I’m going to close out July by talking about a few games I’ve been playing lately and some new gear I picked up. This was a light posting month for me but I’ll be returning to the daily format in the near future, especially as we get closer to the Phantom Pain’s drop date.

Gameplay Recording

I purchased a Live Gamer Portable, produced by AverMedia, in the hopes that it could remedy some of my longstanding problems with recording gameplay videos. I’m happy to say that after two tests the unit seems to be functioning quite well. After I’ve had time to play around with it a little more, I’ll post up a more thorough review. I’ve used a Hauppauge HD PVR recorder in the past; with the shoddy software and a propensity for crashing after about 10 minutes of capture the thing was essentially worthless to me. With the LGP, after minimal set up I recorded two videos from the Wii U and the PS3, about 25 minutes in length each. The software suite had to be downloaded separately but it’s been working quite well. The TS to mp4 conversion took seconds, which I was impressed by, and there were no audio sync issues. So far I’m very happy with this purchase. And that brings me to the next topic.

Back Catalog Update

With the LGP I can move forward with the original goal of this project which was to record small videos about the games in the catalog. Granted this was a more timely idea in 2008 than 2015, but hey, better late than never. I’ll post up the results of my experimenting in the near future.

Windows 10 Xbox Streaming

I updated to Windows 10 on the morning of July 29. I’m not much of an OS geek these days so I don’t have much of an opinion about the changes made from 8.1 – I care more if the thing works and allows me to do what I did previously. So far I’ve gotten the most mileage out of Xbox One streaming, which mysteriously started working the next day. I’ve finally logged a few hours in the Halo Collector’s Edition and Guacamelee. It’s a great feature if you want to play your Xbox at your desk rather than in front of the TV. I’ll give more of the social features a whirl in the coming days .

PS Vita

Believe it or not I actually blew the dust off the Sony hand held and put a lot of time into Geometry Wars 3. It was part of the Playstation Plus freebie month, along with Mousecraft and Entwined. I’ve got  my eye on The Swindle as well.  Geometry Wars 3 brings me back to 2005 on the Xbox 360 launch night, when after a “meh” couple of hours of Perfect Dark Zero, my buddy fired up the casual game, Retro Evolved. We ended up playing that until well past 4 AM. I like many of the changes to the game, which remains difficult but addicting as always.

Metal Gear playthrough

You knew this was coming, right? Look for more in the coming weeks.

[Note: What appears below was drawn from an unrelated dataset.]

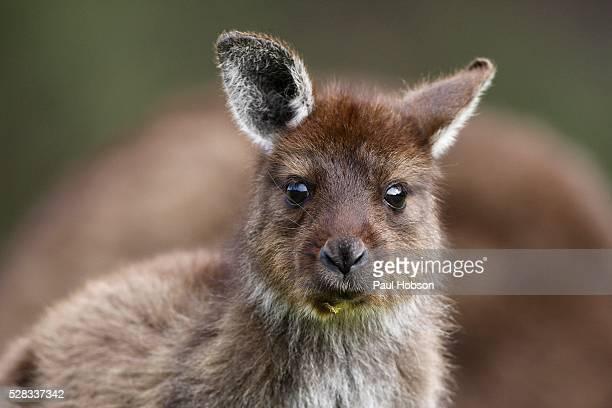 Eastern Grey Kangaroo, Marcropus cinereus, Kangaroo Island, Australia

The Films of Metal Gear Solid

I’m fascinated by the creative influences and inspirations for some of my favorite designers. It’s well known that Hideo Kojima is an avid movie fan, and if you’ve looked at his Twitter timeline recently he shares his love of the medium (seems to be obsessed with the latest Mad Max). In one of the Metal Gear groups I follow, somebody shared a tweet from him in which explained that the inspiration for the bosses and sequences in Metal Gear were influenced by El Topo. I was unfamiliar with this film so I looked it up. From the synopsis that I read it seems like a very bizarre but worthwhile movie, if you’re into that kind of thing. I filed it away for future use and of course couldn’t remember the name today. After googling around and looking on Kojima’s timeline, I uncovered something bigger: a translated article and list of his favorite films.

From the list, here are the movies that influenced Metal Gear Solid (and presumably Metal Gear Solid 2, since the piece was written in 2003):

  • The Great Escape, Dir. John Sturges – US (1963)
  • The Guns of Navarone, Dir. J. Lee Thompson – US (1961)
  • Escape from New York, Dir. John Carpenter – US (1981)
  • North by Northwest, Dir. Alfred Hitchcock – US (1959)
  • Planet of the Apes, Dir. Franklin J. Schaffner – US (1968)
  • Dawn of the Dead, Dir. George A. Romero – US (1978)
  • The James Bond films

There’s an extensive list and commentary on 30 additional films below this list. Unfortunately on the IGN forums I can’t see any bolded titles (if they were bolded at all) so I can’t see which films also had an influence on the series. Again, for those who don’t want to parse the IGN post, here are the movies that he mentions had an influence:

  • Kanal
  • The Pink Panther films
  • El Topo
  • Papillon
  • The Towering Inferno
  • Bad Taste

I know there are several other movies that he has said influenced him over the years that aren’t on this list ( Terminator, Deer Hunter, etc) but then again, the article is about his favorite movies, not necessarily the movies that influenced the game series.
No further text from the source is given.